ANSWER: Let me rewrite the equation as Q(x)*d = Q0(x)*d0  +  Q1(x)*d1   +  .... +  Q(n-1)(x)*d(n-1).
and assume that Q(x) = ax^2 + bx + c.

This generates the equations a0*d0 + a1*d1 + ... + an*dn = a,
b0*d0 + b1*d1 + ... + bn*dn = b, and
c0*d0 + c1*d1 + ... + cn*dn = c.

This would generate 3 equations with 3 unkwons, and that can be solved.

It would seem like if we had more equations, any thing beyond the first three constants could be taken as 0, resulting in our 3 equations with 3 unknowns from the first three equations.
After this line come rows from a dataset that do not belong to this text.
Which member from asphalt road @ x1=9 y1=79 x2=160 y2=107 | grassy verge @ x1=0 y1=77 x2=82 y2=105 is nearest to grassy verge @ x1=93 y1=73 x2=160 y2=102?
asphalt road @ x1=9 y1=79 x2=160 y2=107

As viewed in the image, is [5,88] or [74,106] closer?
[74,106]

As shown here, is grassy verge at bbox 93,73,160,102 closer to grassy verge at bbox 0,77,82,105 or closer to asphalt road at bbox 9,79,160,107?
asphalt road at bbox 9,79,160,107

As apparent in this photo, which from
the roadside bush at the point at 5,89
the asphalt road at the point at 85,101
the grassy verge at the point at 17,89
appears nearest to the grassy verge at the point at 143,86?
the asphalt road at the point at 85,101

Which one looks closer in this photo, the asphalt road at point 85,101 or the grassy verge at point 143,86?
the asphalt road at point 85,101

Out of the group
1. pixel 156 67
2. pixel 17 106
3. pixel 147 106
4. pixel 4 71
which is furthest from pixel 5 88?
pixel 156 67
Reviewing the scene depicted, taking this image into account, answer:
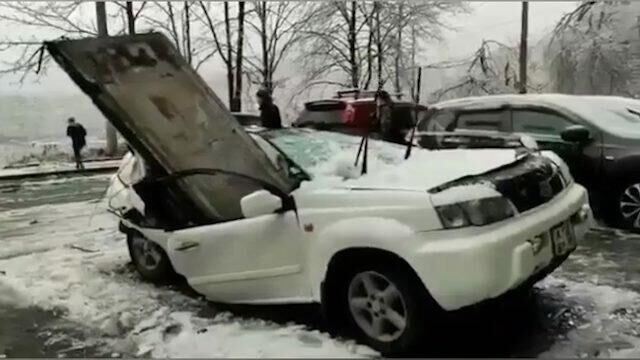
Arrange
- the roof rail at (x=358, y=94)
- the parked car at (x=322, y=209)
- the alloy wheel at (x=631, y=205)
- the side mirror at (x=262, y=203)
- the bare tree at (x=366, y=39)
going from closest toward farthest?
1. the parked car at (x=322, y=209)
2. the side mirror at (x=262, y=203)
3. the alloy wheel at (x=631, y=205)
4. the roof rail at (x=358, y=94)
5. the bare tree at (x=366, y=39)

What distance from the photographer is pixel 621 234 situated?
235 inches

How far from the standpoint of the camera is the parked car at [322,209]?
3.07 m

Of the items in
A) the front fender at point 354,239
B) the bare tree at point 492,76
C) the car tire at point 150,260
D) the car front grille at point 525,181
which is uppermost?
the bare tree at point 492,76

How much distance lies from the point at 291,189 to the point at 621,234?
366 centimetres

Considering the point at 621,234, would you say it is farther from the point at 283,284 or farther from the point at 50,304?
the point at 50,304

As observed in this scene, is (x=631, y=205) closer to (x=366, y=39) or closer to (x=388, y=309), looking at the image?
(x=388, y=309)

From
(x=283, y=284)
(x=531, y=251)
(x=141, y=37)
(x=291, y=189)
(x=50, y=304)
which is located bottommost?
(x=50, y=304)

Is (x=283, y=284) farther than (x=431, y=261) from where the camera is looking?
Yes

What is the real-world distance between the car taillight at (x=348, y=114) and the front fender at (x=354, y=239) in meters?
5.06

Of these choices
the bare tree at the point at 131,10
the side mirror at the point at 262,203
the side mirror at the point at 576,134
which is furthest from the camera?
the bare tree at the point at 131,10

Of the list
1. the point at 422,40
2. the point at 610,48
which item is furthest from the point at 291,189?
the point at 610,48

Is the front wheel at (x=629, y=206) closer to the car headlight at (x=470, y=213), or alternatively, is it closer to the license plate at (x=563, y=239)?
the license plate at (x=563, y=239)

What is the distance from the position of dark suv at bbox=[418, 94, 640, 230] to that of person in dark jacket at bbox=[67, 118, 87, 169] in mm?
6434

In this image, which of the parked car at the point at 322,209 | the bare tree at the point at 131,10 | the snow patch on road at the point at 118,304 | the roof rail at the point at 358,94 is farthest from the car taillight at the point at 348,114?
the bare tree at the point at 131,10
---------- FOLLOW-UP ----------

QUESTION: How about this proof i wrote?
proof try:
axiom(0):all operations over the real number domain;
axiom(1):exp(k*x)=a^(k*x);

exp(kx) is linearly independent of all other exp(ki*x) s.t ki!=k;
!= means not equal to.
where exp(kx) is the function in general( not the function  evaluated at x);

axiom(2):two different exponential functions can share at most one point.
axiom(3):two different polynomials of degree x can share at most x-1 point.exists point not shared.
claim:
for pi(var)=ai(var)+bi;
ai=exp(ki*xo);
bi=exp(ki*x1);
A system of equations
equ0,equ1,...,equi..,equ(n-1);
equi=> pi(x0)var0 +  pi(x1)var1 +...+pi(n-1)var(n-1)=vali;
for equ' where equ' could be any  equi 0<=i<n;
equ'!=a0*equ0+ a1*equ1+....+a(n-1)*equ(n-1);
for any non trivial ai(i.e system is linearly independent);
Proof:
Now exp(kx) is the function evaluated at xj;
let exp(knew*xj)=a0*exp(k0*xj)+a1*exp(kj*xj)+....+a(n-1)*exp(k(n-1)*xj);
for some exp(k'xi) which could be any exp(ki*xi);
0<=i<n;
if exp(k'xj)=exp(knew*xj) then
for any other xl s.t xl!=xj;
exp(k'xl)!=exp(knew*xl); by axiom(2);

therefore since the
p'(var) will  differ from the linear combination of the rest of the pi(var) in at least one coefficient,it is not equal to it.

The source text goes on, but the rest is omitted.